RECORDS TO USE |

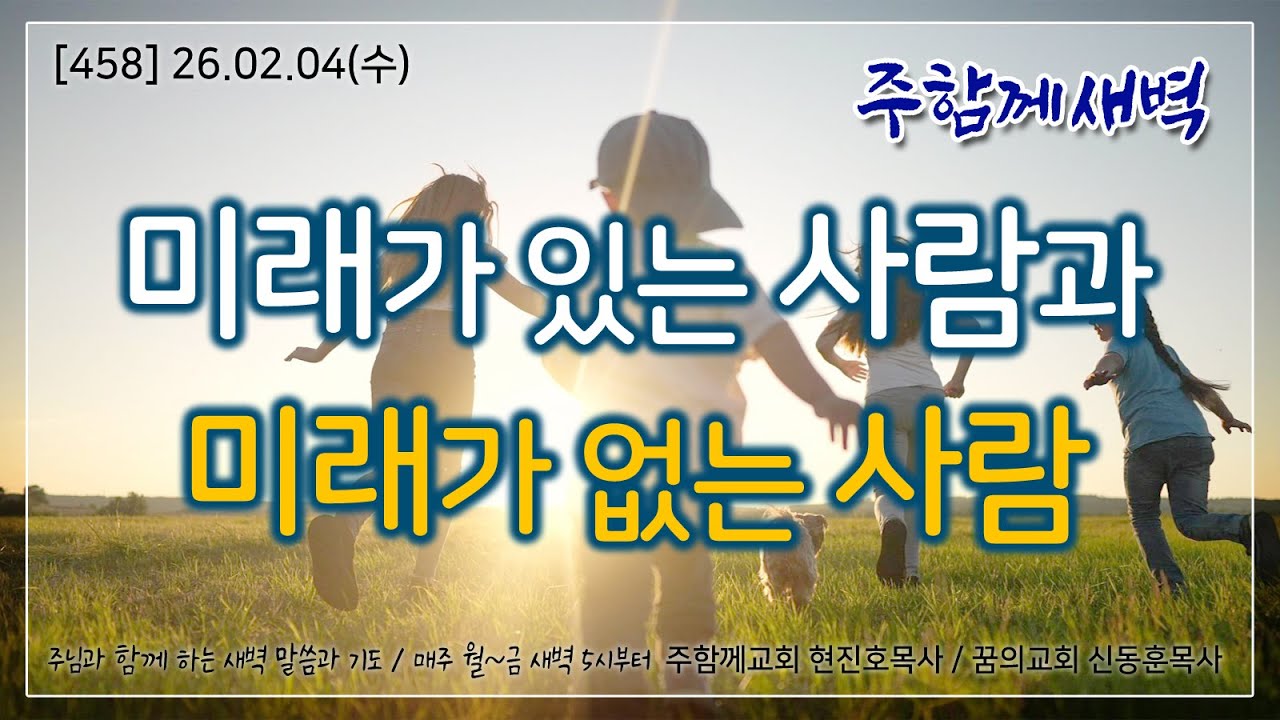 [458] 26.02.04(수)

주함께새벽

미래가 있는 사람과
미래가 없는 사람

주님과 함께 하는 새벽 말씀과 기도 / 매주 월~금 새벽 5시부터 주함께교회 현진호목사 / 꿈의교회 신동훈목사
==
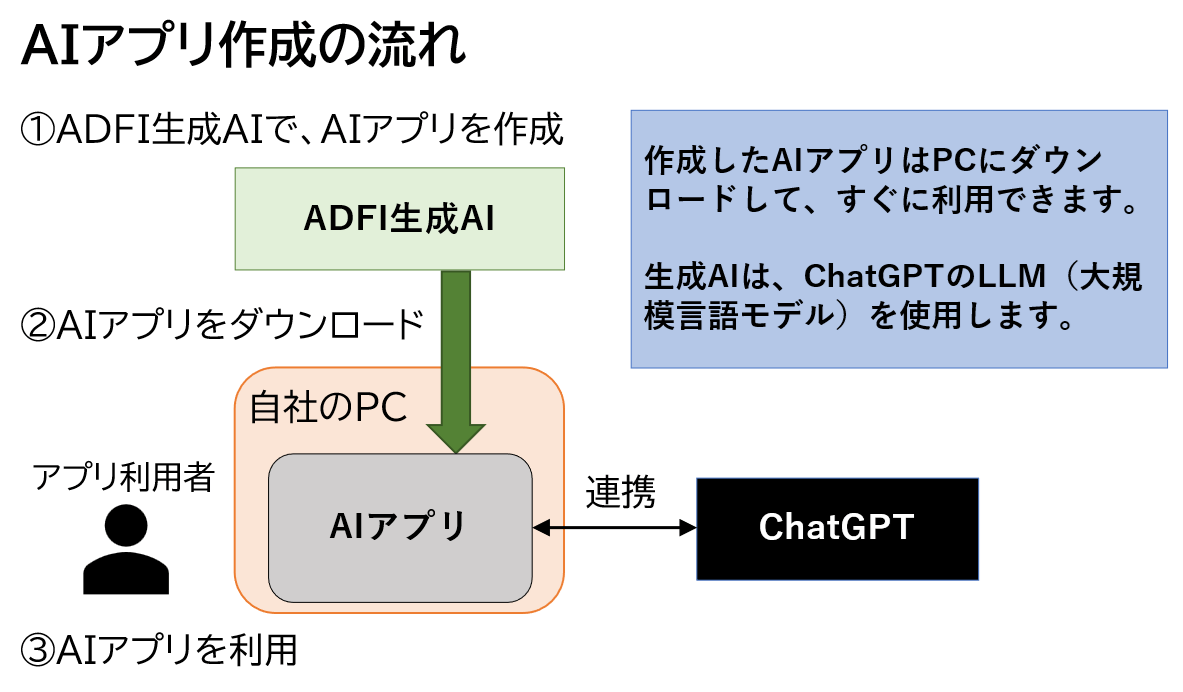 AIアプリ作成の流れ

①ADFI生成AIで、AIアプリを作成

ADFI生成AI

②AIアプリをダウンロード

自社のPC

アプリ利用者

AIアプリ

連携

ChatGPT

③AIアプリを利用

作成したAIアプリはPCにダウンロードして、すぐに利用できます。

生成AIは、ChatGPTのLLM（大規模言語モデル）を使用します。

WORK ITEM | Once the line with "[458] 26.02.04(수)" is found above, transcribe each line from it through the line with "주님과 함께 하는 새벽", exactly, and omit the pictures.

ANSWER TO THIS TASK |
 [458] 26.02.04(수)

주함께새벽

미래가 있는 사람과
미래가 없는 사람

주님과 함께 하는 새벽 말씀과 기도 / 매주 월~금 새벽 5시부터 주함께교회 현진호목사 / 꿈의교회 신동훈목사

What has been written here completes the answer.